A company wishes to issues bonds with a coupon rate of 5%. The company wishes to raise 100 million dollars net of commissions (5% of total sales). Each bond has a face value of $1,000 and matures in 10 years. Interest is to be paid semi-annually. Using the following conditions, please determine how many bonds the company has to sell in order to raise the necessary capital:

To determine how many bonds the company needs to sell in order to raise the necessary capital, we can follow these steps:

Step 1: Calculate the total capital required
The company wishes to raise 100 million dollars net of commissions, which means the total capital required can be calculated as follows:
Total Capital = Desired Net Proceeds / (1 - Commission Rate)
Total Capital = 100,000,000 / (1 - 0.05)

Step 2: Calculate the total face value of bonds needed
Each bond has a face value of $1,000, so the total face value of bonds needed can be calculated as follows:
Total Face Value = Total Capital / Face Value of One Bond
Total Face Value = Total Capital / $1,000

Step 3: Calculate the number of bonds needed
Since we know that interest is paid semi-annually, and the bonds mature in 10 years, we need to calculate the number of semi-annual periods in 10 years:
Number of Semi-annual Periods = Maturity Period in Years / Number of Bond Payments per Year
Number of Semi-annual Periods = 10 years / 2

Now, we can calculate the number of bonds needed:
Number of Bonds = Total Face Value / Number of Semi-annual Periods

Let's plug in the given values and calculate the result:

Total Capital = 100,000,000 / (1 - 0.05) = 105,263,158.33 (rounded to two decimal places)

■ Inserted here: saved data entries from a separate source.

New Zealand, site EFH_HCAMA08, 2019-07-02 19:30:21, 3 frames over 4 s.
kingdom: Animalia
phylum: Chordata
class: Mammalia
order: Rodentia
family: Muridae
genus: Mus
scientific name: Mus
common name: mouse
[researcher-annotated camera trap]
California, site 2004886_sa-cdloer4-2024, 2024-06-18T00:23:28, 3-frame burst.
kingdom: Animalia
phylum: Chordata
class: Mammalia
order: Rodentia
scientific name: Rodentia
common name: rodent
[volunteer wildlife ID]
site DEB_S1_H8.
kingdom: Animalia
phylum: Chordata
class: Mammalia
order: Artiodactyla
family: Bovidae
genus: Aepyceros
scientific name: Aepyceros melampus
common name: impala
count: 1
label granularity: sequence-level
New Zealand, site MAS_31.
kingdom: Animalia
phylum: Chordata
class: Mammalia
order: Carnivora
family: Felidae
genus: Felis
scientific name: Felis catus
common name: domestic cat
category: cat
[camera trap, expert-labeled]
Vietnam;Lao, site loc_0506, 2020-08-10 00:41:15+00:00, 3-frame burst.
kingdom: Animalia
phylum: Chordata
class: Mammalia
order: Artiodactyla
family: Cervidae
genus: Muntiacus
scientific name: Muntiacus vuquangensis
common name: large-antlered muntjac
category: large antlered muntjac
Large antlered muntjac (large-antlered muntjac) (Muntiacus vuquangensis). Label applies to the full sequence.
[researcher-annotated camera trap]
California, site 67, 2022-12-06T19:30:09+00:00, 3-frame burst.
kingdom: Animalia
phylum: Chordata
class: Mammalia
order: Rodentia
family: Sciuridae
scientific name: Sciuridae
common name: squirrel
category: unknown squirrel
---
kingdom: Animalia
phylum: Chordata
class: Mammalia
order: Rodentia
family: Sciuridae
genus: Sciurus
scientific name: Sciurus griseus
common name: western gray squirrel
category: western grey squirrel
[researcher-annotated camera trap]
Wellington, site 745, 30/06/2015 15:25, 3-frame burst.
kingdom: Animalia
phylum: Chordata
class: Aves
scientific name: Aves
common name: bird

Total Face Value = Total Capital / $1,000 = 105,263,158.33 / 1,000 = 105,263.16 (rounded to two decimal places)

Number of Semi-annual Periods = 10 years / 2 = 5

Number of Bonds = Total Face Value / Number of Semi-annual Periods = 105,263.16 / 5 = 21,052.63 (rounded to two decimal places)

Therefore, the company needs to sell approximately 21,053 bonds in order to raise the necessary 100 million dollars net of commissions.